With the exception of ABA, which has been shown to stimulate expression of CDK inhibitors (KRP genes) (Wang et al. 1998), the mechanisms by which growth processes are controlled by these regulators are not yet clear. However, it is expected that growth regulators that move between different plant organs, i.e., auxin, cytokinin, ABA, as well as novel and still poorly characterized molecules (Booker et al. 2005), will play a major role in integration of growth responses at the whole plant level.
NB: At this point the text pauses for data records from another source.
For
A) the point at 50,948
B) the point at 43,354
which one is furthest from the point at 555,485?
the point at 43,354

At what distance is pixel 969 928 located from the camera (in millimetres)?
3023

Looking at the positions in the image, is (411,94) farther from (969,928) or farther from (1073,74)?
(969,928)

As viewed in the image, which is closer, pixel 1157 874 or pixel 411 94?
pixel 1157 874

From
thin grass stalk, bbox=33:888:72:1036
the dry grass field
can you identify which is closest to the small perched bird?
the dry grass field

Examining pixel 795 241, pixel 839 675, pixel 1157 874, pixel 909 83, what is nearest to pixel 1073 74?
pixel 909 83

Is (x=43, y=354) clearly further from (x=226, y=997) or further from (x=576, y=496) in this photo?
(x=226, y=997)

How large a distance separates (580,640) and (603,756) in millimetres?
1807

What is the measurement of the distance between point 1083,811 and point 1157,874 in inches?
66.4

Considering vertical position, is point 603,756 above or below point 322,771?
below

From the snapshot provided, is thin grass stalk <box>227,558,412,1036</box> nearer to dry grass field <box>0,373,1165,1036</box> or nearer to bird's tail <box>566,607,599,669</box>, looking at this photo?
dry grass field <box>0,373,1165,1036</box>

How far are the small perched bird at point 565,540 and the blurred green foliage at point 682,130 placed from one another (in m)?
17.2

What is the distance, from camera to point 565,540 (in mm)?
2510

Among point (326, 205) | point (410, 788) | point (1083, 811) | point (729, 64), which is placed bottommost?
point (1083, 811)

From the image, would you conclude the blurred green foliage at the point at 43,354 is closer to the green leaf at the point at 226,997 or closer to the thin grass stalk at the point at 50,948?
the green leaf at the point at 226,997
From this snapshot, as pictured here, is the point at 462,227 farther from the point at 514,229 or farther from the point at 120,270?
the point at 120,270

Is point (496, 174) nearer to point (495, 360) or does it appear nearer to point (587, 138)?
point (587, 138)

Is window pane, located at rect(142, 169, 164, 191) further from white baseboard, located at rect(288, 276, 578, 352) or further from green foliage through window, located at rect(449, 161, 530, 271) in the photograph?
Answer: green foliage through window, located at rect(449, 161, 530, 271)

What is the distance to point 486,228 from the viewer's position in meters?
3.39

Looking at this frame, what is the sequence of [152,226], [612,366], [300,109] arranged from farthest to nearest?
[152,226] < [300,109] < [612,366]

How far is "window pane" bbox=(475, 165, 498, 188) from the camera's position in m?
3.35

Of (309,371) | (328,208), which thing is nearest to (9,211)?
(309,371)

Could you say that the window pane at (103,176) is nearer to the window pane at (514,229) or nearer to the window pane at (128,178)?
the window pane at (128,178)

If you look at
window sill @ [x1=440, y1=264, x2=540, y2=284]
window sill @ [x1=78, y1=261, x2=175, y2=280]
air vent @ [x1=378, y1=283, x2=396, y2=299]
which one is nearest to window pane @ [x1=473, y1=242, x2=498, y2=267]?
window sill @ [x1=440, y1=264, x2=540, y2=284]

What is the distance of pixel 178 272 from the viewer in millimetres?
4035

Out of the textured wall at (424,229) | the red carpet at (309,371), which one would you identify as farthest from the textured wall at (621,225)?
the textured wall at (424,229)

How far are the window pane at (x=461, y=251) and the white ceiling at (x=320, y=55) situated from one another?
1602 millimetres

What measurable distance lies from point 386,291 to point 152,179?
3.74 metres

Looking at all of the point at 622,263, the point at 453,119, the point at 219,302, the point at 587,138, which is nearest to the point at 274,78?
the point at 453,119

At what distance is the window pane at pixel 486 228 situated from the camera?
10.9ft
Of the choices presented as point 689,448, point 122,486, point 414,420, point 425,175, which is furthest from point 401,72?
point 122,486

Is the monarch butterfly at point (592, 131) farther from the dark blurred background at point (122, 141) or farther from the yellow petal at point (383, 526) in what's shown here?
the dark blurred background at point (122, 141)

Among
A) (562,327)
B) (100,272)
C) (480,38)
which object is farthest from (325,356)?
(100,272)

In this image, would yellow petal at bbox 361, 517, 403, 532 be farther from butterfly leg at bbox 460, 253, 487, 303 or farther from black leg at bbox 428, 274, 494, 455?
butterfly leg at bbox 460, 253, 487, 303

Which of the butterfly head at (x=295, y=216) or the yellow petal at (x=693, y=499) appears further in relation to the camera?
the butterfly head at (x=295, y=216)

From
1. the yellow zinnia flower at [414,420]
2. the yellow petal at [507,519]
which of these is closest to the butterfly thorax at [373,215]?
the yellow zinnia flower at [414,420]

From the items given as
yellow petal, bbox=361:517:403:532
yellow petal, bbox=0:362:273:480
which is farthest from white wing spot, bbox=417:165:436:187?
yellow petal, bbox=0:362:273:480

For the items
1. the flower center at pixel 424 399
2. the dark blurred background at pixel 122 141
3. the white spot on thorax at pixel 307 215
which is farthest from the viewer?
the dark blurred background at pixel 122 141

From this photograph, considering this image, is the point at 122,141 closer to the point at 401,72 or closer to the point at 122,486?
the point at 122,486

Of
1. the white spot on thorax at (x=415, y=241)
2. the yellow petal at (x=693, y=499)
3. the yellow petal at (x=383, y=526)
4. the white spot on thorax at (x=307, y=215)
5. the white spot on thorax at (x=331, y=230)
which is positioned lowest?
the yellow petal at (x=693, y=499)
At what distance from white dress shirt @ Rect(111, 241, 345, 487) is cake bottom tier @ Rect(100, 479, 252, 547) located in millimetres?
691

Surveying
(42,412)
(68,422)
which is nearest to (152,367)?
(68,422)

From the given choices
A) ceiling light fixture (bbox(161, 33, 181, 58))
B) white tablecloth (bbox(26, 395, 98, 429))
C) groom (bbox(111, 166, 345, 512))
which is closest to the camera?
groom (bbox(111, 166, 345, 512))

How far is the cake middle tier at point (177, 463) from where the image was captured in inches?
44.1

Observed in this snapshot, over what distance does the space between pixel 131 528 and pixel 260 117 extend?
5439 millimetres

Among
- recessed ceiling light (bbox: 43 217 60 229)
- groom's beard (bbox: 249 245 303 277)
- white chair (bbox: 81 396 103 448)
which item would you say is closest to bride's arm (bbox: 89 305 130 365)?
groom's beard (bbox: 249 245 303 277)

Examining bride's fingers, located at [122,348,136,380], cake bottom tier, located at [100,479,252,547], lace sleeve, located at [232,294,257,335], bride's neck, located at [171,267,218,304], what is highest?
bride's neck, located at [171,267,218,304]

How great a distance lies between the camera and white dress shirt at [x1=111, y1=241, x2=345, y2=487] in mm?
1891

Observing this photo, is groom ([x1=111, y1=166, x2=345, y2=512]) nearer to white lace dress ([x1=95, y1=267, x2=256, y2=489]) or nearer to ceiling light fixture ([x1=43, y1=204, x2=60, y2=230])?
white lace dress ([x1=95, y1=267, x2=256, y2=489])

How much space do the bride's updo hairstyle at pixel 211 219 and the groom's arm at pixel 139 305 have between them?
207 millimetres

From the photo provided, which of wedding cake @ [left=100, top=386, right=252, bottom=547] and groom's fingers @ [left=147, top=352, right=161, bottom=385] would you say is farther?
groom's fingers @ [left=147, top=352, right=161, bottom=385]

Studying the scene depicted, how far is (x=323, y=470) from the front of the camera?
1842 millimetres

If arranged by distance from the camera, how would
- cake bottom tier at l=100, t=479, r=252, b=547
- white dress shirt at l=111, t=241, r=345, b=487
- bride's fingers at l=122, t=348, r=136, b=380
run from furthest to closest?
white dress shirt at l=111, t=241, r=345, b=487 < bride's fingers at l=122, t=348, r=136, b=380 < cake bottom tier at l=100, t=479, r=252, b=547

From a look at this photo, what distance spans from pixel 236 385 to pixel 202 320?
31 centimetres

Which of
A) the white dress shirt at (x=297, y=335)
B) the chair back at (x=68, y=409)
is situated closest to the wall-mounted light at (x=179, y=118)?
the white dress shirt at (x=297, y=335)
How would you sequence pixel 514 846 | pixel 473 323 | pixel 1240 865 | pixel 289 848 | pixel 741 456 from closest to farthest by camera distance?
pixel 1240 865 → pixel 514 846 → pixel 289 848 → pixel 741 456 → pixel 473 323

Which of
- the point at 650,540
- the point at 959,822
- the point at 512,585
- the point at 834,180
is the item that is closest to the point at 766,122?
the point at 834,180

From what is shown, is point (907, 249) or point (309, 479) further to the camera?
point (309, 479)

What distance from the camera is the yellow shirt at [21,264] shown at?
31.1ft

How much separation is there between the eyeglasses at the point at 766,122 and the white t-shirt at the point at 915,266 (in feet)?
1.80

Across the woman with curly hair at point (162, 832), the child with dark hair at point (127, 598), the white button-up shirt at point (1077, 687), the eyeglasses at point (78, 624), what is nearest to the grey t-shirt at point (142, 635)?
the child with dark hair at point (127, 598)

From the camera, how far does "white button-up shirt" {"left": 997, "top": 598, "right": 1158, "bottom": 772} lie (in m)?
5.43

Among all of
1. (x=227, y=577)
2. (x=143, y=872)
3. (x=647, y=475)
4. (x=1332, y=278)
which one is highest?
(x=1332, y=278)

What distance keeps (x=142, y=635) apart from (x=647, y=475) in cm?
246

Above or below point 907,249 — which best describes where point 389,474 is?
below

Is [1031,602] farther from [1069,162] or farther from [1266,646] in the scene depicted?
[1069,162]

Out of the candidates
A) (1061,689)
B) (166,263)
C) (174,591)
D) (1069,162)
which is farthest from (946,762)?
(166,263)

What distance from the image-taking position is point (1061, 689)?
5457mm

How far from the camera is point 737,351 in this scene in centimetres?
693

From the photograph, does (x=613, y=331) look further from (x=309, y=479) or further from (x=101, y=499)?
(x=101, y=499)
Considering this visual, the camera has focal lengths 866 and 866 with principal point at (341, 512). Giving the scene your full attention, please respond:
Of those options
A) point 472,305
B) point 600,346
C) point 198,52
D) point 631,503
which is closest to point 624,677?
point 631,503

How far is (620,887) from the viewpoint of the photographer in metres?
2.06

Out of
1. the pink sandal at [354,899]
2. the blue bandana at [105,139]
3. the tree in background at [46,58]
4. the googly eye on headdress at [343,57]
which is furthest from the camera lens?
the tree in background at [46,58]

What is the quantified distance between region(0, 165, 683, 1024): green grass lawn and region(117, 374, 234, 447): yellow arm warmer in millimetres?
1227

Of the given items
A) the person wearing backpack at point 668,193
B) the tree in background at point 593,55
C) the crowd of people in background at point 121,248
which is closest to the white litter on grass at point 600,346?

At the whole plant level, it is presently not clear whether cues that appear to promote growth (e.g., mineral nutrients and high, but not stressful, levels of light) and those that inhibit growth (e.g., water deficit or low temperature) act by the same mechanisms to modulate the activity of common targets. In other words, it is unclear whether promoting growth is relieving growth inhibition. Based on first principles, it is simpler, faster, and more economical to arrest growth, because it would suffice to interfere with an essential step, than to promote growth, which would require coordinate regulation of disparate processes. The principles underpinning plant growth regulation will become clearer once the targets of growth signaling pathways are identified and can be subjected to experimental manipulation.